Essa é um ponto que nós vamos ter que trabalhar, que é a questão tributária. Quando debatemos a lei 11.053, de 2004 (que dá o diferimento tributário), aprovada pelo então ministro da Fazenda (Antonio) Palocci, foram feitos cálculos que demonstraram que não havia renúncia fiscal nenhuma para o Estado uma vez que a própria acumulação reverteria em benefícios para a sociedade. Nós temos ensaios e estudos demonstrando que quando você traz o participante para a previdência de longo prazo, o Estado também ganha através do aumento da poupança interna. Então, se a alíquota zero resultar num crescimento da previdência privada, e estamos trabalhando para isso, não é uma renúncia fiscal. Os nossos estudos indicam que, dependendo do crescimento da poupança, a renúncia é praticamente nula.

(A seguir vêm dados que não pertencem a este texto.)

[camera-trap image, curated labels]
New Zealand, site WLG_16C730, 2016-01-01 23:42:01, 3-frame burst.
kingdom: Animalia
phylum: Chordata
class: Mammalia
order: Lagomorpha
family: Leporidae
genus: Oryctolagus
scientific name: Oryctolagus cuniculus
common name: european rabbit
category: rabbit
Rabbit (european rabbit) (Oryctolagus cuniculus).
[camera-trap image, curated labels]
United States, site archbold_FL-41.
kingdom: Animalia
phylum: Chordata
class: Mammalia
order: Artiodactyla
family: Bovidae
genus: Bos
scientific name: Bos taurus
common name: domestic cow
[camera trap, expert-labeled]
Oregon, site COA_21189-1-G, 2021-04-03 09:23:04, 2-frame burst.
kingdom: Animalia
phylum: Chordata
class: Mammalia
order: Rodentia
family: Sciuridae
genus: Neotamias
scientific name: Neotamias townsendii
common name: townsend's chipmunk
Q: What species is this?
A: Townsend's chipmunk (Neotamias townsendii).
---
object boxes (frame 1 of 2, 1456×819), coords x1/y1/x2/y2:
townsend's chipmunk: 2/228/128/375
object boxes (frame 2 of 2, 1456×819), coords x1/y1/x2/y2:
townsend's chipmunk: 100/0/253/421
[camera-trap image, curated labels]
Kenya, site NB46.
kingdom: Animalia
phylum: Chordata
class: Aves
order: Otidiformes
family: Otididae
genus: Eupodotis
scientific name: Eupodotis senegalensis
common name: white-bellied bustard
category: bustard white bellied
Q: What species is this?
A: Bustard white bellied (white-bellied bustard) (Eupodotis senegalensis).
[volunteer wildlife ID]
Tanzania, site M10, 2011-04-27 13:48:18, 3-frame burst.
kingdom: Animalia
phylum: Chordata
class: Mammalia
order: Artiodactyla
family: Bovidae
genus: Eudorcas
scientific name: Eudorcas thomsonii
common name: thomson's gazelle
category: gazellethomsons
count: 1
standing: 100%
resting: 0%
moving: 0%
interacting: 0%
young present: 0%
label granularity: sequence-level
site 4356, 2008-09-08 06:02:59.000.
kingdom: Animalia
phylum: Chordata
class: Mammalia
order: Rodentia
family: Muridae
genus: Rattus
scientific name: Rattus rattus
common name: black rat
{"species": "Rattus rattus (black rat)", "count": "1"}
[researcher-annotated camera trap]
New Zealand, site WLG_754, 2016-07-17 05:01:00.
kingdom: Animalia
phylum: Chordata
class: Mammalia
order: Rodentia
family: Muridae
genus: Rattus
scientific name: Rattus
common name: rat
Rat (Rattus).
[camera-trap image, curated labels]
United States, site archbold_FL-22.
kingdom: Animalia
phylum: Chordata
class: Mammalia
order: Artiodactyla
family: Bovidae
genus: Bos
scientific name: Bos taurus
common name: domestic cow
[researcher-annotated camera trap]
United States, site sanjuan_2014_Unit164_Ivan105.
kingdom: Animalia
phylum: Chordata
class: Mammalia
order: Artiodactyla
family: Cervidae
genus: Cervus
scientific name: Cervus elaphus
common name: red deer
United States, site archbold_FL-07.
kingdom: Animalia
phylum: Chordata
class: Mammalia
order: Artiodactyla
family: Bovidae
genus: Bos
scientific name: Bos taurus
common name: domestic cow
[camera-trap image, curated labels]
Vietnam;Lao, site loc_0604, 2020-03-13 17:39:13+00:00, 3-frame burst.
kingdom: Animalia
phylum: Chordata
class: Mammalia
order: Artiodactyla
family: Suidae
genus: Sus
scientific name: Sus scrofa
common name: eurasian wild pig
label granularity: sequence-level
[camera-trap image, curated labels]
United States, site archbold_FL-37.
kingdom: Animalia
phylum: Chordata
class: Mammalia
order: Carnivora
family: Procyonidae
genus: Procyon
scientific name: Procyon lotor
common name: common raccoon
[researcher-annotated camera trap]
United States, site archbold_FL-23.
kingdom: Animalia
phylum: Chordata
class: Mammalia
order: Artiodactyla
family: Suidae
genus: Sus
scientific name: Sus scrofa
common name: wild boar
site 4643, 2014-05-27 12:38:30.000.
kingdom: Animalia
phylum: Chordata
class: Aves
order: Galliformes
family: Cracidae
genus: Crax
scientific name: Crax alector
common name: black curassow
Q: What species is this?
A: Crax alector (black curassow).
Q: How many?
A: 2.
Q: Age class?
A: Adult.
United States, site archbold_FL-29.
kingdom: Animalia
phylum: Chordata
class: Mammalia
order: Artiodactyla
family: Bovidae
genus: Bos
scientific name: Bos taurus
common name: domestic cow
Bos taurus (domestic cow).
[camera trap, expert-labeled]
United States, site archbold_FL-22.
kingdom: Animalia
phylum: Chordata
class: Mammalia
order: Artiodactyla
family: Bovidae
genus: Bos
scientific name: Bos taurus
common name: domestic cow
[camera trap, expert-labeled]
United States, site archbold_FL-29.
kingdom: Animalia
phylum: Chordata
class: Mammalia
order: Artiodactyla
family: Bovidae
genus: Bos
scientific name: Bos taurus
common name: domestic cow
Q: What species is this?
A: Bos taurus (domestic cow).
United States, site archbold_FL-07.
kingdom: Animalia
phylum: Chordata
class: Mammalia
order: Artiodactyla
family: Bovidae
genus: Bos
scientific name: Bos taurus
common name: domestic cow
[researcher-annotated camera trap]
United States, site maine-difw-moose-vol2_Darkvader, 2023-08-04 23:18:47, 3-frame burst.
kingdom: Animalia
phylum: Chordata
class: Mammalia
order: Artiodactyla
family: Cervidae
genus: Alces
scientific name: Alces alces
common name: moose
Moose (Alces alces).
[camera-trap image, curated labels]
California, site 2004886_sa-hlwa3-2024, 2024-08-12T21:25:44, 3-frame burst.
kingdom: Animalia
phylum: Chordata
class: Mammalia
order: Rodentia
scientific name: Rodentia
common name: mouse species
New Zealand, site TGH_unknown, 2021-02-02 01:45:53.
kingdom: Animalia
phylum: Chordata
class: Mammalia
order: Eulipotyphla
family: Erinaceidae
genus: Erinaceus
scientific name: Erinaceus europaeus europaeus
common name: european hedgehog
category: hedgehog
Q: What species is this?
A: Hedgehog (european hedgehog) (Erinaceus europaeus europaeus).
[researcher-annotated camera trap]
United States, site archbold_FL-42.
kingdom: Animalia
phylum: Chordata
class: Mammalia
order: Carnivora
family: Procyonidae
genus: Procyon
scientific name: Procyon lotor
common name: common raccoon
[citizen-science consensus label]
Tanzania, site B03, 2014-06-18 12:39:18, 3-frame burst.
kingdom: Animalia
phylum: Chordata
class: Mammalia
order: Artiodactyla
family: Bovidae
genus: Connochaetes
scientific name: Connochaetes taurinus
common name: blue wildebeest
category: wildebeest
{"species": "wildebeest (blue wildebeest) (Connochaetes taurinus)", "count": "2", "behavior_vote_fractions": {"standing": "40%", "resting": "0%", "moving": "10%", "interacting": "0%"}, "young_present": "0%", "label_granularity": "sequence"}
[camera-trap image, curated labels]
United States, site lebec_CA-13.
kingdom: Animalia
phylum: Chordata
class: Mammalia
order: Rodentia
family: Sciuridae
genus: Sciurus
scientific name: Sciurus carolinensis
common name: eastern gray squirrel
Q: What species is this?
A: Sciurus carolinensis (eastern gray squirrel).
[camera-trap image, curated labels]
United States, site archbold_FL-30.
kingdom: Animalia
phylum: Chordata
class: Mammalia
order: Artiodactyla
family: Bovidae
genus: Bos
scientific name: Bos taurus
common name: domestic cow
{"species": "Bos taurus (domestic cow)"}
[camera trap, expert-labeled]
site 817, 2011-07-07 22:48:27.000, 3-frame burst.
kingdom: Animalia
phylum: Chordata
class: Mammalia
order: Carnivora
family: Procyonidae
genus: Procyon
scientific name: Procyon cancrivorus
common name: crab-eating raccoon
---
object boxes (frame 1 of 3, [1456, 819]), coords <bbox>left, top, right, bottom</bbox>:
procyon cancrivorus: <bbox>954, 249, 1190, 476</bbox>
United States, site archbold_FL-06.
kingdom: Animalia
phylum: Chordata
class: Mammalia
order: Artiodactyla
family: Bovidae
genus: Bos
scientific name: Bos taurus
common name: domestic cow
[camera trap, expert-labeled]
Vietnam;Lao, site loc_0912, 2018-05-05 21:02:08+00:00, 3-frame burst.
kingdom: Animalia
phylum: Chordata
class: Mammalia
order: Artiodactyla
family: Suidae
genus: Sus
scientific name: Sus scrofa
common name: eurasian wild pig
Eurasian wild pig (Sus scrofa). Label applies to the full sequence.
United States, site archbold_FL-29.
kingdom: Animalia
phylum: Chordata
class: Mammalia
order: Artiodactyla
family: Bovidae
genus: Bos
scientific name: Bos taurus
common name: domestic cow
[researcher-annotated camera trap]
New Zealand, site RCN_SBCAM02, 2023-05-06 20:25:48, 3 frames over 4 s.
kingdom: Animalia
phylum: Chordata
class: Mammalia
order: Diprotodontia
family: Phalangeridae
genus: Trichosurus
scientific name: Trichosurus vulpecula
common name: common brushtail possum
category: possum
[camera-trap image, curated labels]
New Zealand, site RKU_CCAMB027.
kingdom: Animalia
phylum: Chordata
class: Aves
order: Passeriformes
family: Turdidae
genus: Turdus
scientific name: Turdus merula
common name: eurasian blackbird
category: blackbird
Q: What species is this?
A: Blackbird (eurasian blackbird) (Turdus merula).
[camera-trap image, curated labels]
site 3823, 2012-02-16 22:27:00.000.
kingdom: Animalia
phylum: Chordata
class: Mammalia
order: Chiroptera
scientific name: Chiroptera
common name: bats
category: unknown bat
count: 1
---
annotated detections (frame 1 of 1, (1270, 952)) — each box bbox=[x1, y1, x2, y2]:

Quer dizer, tem renúncia no curto prazo mas no longo prazo compensa, é isso?
Exato. Então, o que nós estamos precisando nesse caso, e estamos trabalhando para isso, é da disposição do governo, do Congresso, de sentar com a gente para estudar esses números nos detalhes. Nós temos ensaios que mostram que, realmente, num primeiro momento a alíquota zero parece renúncia fiscal, mas no médio e longo prazo traz ganhos para a sociedade através do aumento da poupança interna.
Como está a interlocução da Abrapp com o governo?
A Abrapp criou muitas pontes com o Congresso e com o governo, então a gente pretende continuar com isso. É fundamental para nós. O governo Lula foi um governo que aumentou muito a previdência complementar fechada, e tivemos um boom da previdência complementar fechada nos dois primeiros mandatos do Lula.
Além da questão da alíquota zero, que outros temas são importantes nessa interlocução com governo e Congresso?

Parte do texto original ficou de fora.